When he finished there then he went in the Navy to pay the government back, more or less, by giving them five years of service. But after that he didn't want to stay. He came out and, of course, set up his own practice.

But it's usually the reverse. You go in the service first then you come out and get your education. But because of his recommendation he was able to do it-- get his degree first. He helped in that sense. But they-- he has never given any of them money.

Dan Rather:
But I want to make sure I understand this. As a senator, senator, the doctor, needed to pay back his government loans, as a senator, Strom Thurman helped him get into the Navy where he could pay back with five years of service what he had owed the government for his medical--

Essie Mae Williams:
That took my son a long time to pay that back. It was several years-- to pay that back. But he paid it all back.

Dan Rather:
Well, how proud you must be. You have one son who's a physician.

Essie Mae Williams:
Yes.

Dan Rather:
Another son who's an attorney.

Essie Mae Williams:
And my other son is working with the MTA up in the Seattle area.

Dan Rather:
Mass transit.

Essie Mae Williams:
Yeah, and it's just the two sons. Then I have the two daughters. My one daughter is doing social work up in Washington. And the other daughter here-- Wanda's here today. And she's with me. And she's also doing a great type of work in her field.

Dan Rather:
Which is?

Essie Mae Williams:
She's in the computer field.

Dan Rather:
Computer field. Take a look at this. And what a job you've done, you and your husband.
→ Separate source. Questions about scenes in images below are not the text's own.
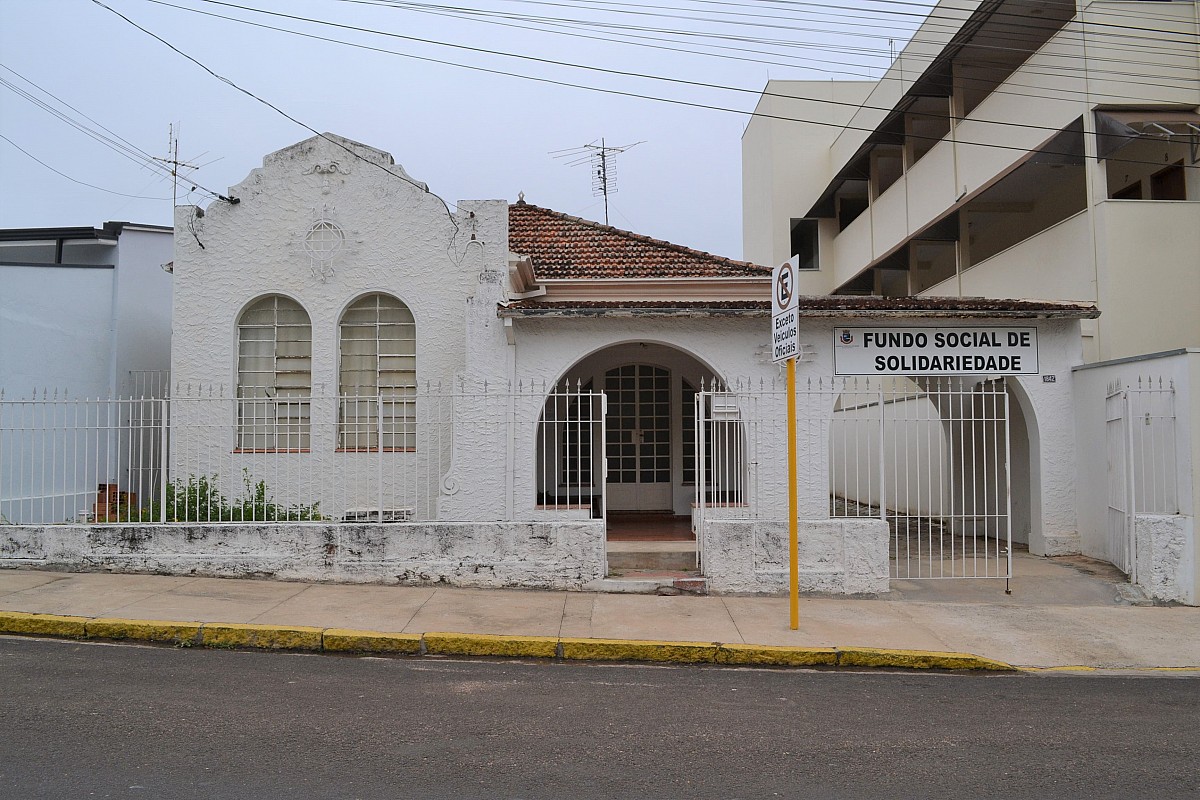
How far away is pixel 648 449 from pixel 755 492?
4281mm

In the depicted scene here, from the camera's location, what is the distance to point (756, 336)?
11016 millimetres

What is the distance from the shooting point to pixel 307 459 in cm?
1136

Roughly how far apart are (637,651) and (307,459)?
6147 mm

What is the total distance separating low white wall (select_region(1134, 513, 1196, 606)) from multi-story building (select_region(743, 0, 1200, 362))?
161 inches

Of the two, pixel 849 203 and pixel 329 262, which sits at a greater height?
pixel 849 203

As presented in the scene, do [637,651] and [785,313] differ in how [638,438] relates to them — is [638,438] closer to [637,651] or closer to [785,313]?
[785,313]

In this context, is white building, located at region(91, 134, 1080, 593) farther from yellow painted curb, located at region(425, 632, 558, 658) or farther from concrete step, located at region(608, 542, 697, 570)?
yellow painted curb, located at region(425, 632, 558, 658)

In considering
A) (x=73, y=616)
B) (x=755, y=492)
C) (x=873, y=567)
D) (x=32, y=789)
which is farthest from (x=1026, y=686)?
(x=73, y=616)

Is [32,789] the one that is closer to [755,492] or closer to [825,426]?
[755,492]

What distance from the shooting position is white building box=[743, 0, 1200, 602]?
9.31 metres

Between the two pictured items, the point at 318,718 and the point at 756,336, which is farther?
the point at 756,336

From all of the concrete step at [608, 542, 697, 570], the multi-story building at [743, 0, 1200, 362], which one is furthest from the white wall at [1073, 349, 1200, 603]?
the concrete step at [608, 542, 697, 570]

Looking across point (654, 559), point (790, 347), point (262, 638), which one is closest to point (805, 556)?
point (654, 559)

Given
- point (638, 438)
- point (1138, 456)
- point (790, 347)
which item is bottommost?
point (1138, 456)
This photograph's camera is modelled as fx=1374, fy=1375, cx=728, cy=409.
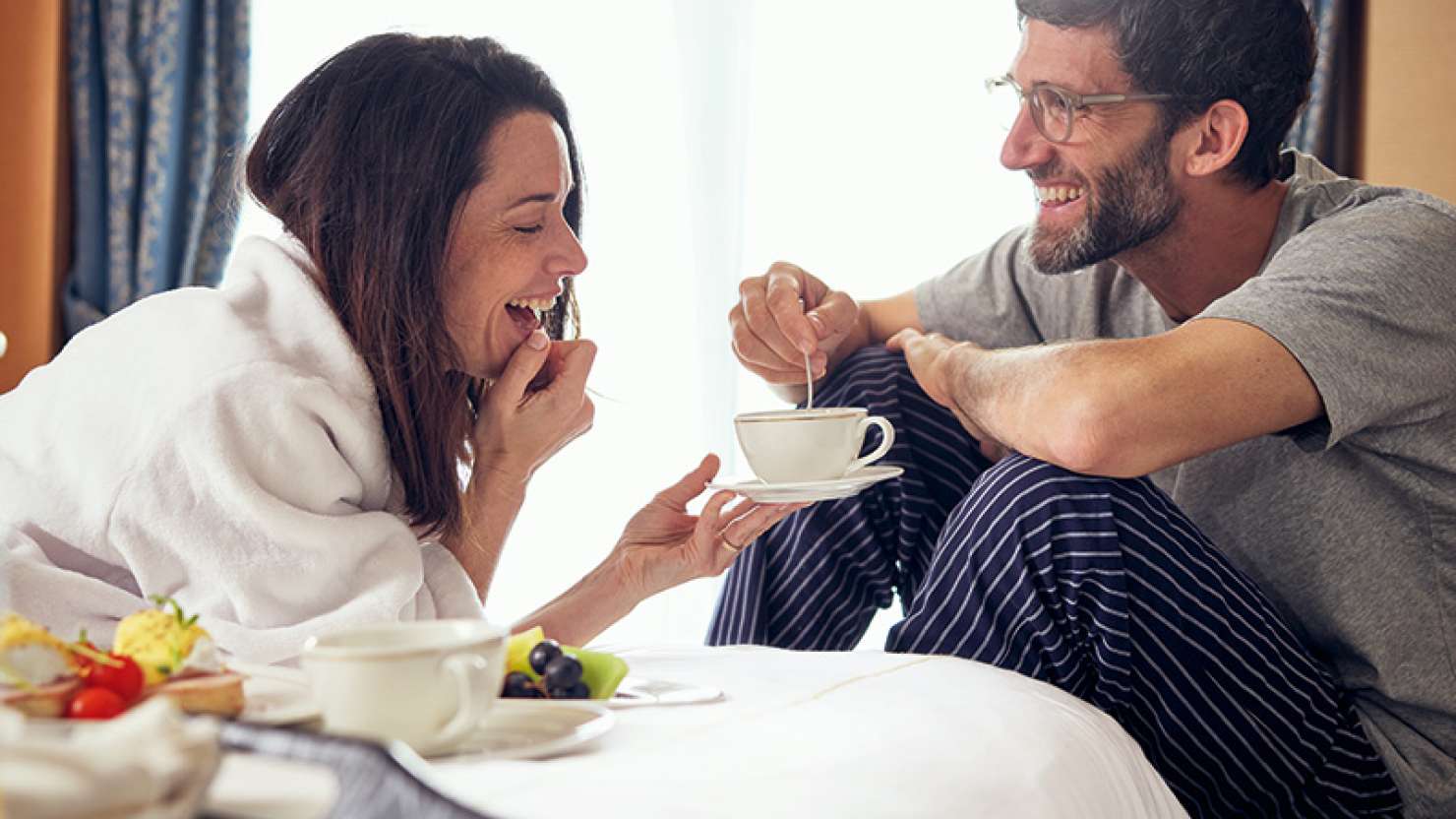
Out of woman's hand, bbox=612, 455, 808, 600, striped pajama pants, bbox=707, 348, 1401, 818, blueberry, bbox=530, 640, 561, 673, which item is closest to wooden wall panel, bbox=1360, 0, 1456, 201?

Raising a wonderful family of children. Was Strom Thurman proud of that in any way? Did he ever express--

Essie Mae Williams:
Oh, yes. He thought they were very lovely children. Uh-huh .

Dan Rather:
Indeed, they are.

Essie Mae Williams:
In fact, when my first child was born, he was born in Koso (PH), Pennsylvania. And on one of my trips to Washington I took, he was about six-months-old. I took him to Washington with me. So when we went to visit, of course, he was just a baby. We went to visit him. And that was the first time he'd seen his first grandchild for the first time.

Dan Rather:
What was his reaction?

Essie Mae Williams:
Well, he thought it was -- he was a beautiful baby. And, of course, there were a few more after that. But I had the four children. He didn't see the others until they were older. He was the only one he saw when he was a young baby.

Dan Rather:
Was your older son?

Essie Mae Williams:
My oldest son.

Dan Rather:
But he met the other children--

Essie Mae Williams:
He met all of them. Remember when I said he was speaking at this church. And I took them over on Wilshire. And that time, after he finished his speech we went up and I introduced him to all of those for the first time. And he was very elated. He was glad to see them because they were teenagers.

Dan Rather:
What was his mood? What was it-- did he beam? Or did he--

Essie Mae Williams:
Yes. Because these were his first grandchildren even though he wasn't around very much. He thought I had a lovely family. He always thought that I was a lovely person. That's why he was helpful to me because he felt like I deserved it.